On one hand, great! Congratulations.
On the other… not so fast.
While this conference attendee has indeed planted three flags—banking, residency, and investment—with a fourth under way—citizenship—every one of the flags is in the same country.
He hasn’t diversified his life or his finances. He’s simply moved them both from his home country to Panama. Now, instead of being completely at the mercy of the goings-on in the United States—from its economy and currency to its political situation—he’s in the same vulnerable position in Panama.
Years ago, a real estate investor came up to me at an investment conference to boast that he had diversified his real estate portfolio overseas. He told me that he had sold all of his U.S. real estate, which had been a sizable portfolio, and bought a bunch of properties in Nicaragua.
This guy hadn’t diversified either. Again, he’d simply moved all of his real estate risk from one country to another. Now he was completely exposed to whatever might come to pass in Nicaragua that could affect his wealth.
In this case, something big happened.
Daniel Ortega was reelected president in 2007. He has remained in office ever since. While he hasn’t interfered with personal property rights, as has been a concern all along, or taken any other direct step to threaten foreign investment, his continued presence at the helm of government in this country has scared off both investors and tourists. Property values and rental returns have suffered.
Of course, if the guy in our story had kept all of his holdings in the United States, he would have been hit hard a year or two after Ortega took office in Nicaragua, so maybe his portfolio was doomed either way.
And that’s precisely my point.
What Being Diversified Really Means
Had the guy kept a property or two in the States, bought a property or two in Nicaragua, and bought properties in two or three other countries (he had the budget to accommodate it), then he would have been truly diversified.
He would have been insulated against the fallout of the 2008 global financial crisis in the United States… as well as from the return of Ortega in Nicaragua. His real estate assets in those countries would have seen experienced losses, but some of his holdings in other markets could have sailed through unaffected, continuing to generate rental income and perhaps—because every market has its own cycle—enjoying value appreciation way ahead of U.S. and Nicaraguan markets.
The Five Flags Theory Of Diversification And Beyond
The Five Flags theory of diversification was put forth 30 or more years ago by a guy whose name I can’t remember at this point. Guy’s name doesn’t matter anyway, as it’s a pseudonym. He has written to me a few times over the years to chastise me for co-opting his “Five Flags” term. He signs off as Grandpa.
I’m not the only one to have bogarted the phrase, of course. It’s used commonly in the offshore world. Unfortunately, it’s an over-simplification.
You have good options for diversification beyond those five flags (which, for reference, are residency, citizenship, asset protection, banking, and business).
And, of course, not all of the original five flags are relevant to everyone looking to diversify his future. Not everyone has a business offshore, for example… or needs to.

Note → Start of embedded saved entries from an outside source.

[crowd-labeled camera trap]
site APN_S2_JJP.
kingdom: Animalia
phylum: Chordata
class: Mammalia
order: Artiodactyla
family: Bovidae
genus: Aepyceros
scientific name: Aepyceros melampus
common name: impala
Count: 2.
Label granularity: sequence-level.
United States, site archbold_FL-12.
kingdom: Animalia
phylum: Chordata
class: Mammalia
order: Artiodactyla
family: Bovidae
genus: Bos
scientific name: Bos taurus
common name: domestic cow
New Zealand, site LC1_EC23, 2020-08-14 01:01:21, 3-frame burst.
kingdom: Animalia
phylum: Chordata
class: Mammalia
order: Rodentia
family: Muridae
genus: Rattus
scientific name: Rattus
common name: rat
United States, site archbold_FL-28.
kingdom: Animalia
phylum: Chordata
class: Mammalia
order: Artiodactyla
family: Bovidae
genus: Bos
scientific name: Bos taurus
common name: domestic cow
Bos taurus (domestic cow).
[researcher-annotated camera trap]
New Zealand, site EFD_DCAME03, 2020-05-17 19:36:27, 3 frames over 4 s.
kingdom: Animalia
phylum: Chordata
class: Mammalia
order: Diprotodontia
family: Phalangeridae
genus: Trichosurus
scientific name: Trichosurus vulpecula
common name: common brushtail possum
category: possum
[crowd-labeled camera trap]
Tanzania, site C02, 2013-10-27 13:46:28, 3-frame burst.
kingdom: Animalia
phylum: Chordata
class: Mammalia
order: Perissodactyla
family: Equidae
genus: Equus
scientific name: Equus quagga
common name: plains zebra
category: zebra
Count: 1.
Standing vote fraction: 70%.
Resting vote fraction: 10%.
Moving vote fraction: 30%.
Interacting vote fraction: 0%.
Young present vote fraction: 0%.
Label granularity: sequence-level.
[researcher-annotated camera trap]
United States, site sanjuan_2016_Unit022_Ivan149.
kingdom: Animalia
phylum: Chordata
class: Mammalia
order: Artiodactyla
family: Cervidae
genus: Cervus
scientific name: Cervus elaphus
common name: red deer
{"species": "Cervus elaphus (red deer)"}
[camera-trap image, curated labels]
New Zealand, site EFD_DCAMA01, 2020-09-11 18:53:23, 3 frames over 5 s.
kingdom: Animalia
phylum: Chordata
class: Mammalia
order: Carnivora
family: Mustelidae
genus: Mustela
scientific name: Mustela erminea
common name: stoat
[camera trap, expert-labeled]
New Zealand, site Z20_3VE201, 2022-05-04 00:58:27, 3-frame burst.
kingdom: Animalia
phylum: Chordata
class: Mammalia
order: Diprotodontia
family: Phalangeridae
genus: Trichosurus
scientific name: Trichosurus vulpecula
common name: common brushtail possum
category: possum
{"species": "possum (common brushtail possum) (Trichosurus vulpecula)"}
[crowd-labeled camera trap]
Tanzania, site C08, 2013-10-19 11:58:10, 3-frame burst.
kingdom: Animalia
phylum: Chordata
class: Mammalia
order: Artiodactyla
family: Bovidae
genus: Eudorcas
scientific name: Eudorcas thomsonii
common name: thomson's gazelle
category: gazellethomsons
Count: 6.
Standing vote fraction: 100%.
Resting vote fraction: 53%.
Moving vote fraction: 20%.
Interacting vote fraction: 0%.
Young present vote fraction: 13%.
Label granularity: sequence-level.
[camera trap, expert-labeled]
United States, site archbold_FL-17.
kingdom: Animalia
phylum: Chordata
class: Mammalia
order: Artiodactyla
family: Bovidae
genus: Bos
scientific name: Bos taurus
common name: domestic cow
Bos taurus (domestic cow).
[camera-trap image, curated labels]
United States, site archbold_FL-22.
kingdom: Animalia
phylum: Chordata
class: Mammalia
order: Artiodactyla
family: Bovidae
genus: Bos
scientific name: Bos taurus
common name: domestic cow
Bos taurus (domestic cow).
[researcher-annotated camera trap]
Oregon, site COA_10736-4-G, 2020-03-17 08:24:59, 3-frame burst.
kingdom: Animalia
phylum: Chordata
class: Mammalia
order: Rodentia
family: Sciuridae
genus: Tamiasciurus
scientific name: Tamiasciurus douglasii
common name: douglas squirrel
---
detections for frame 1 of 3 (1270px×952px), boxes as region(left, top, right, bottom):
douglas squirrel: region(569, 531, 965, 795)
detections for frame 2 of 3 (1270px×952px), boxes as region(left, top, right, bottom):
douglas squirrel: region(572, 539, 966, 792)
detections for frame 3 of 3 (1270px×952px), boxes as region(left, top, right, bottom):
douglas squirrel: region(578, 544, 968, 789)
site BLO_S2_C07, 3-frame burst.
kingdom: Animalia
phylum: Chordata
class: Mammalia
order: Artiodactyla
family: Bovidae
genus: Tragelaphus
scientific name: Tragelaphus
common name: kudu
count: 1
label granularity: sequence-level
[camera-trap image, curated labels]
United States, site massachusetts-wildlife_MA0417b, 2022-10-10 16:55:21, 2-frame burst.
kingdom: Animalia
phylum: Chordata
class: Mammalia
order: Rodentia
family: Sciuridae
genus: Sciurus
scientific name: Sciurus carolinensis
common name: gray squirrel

The most important flag beyond the original five that you should be planting, in my opinion, is to do with investments. And this sixth flag, if you will, should be spread across as many markets as your budget allows—as the guy from my Nicaragua story learned the hard way.
Another important piece of your flag-planting puzzle is to do with taxes. Taxes isn’t a flag per se, but the tax implications of any move—any investment, business, asset protection strategy, and residency or citizenship choice—should be considered from the start of the planning process. Think of it as a third dimension to your overall strategy.